Our orbits intersected briefly, that's all. Cosmic coincidence. Nothing more.
So why does it feel like something fundamental has shifted? Why does the night air, when I finally step outside after changing out of my uniform, feel charged with possibilities that didn't exist twelve hours ago?
I wrap my thin jacket tighter around myself and begin the long walk to the bus stop, my sensible shoes pinching with every step. Behind me, the Caledon Gala continues its glittering finale.
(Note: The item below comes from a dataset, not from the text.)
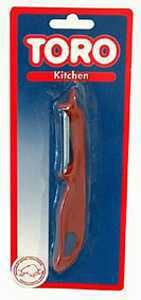Škrabka 14 cm červená Toro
Ahead lies my normal life—practical, determined, focused on survival and incremental progress.
But something new walks with me now—the memory of storm-gray eyes that saw through pretenses, of hands that caught me with possessive certainty, of a connection that felt inevitable rather than accidental.
And deep down, in a place I'm not ready to acknowledge, lives the unsettling certainty that Damon Blackwell isn't finished with me yet.
CHAPTER
FOUR
Lucy
I stareat my phone screen, blinking hard to make sure my eyes aren't playing tricks. The balance that has haunted me for years—$43,782.19 in student loans—now shows a big fat zero. My fingers are cold, but there's a warmth in my chest, an uncomfortable heat that I recognize as fear. Nobody gives away that kind of money without expecting something in return.
Nobody.
The ancient radiator in my studio apartment clanks and sputters, fighting a losing battle against the early morning chill. I pull my threadbare cardigan tighter around my shoulders, still fixated on my phone screen. This has to be a glitch. Some IT person at the loan company is probably getting fired today.
I refresh the page. Still zero.
My tiny apartment suddenly feels even smaller, the walls pressing in with the weight of this impossibility. Dirty dishes from last night's ramen are still piled in the sink. A stack of textbooks tilts precariously on my yard-sale desk. The digital clock on my microwave blinks 7:16, reminding me I have classin forty-four minutes and a shift at the campus coffee shop right after. I don't have time for financial mysteries.
Yet I can't look away from that zero.
Four years of undergraduate studies in business administration, with a minor in economics. Two more years for my MBA that I'm still grinding through. All those sleepless nights. The three jobs I've juggled. The meals I've skipped. The social life I've sacrificed. All compressed into a number that has defined my existence—until today.
My hands shake as I dial the loan company's number. I expect to wait the usual eternity, but someone picks up after only two rings.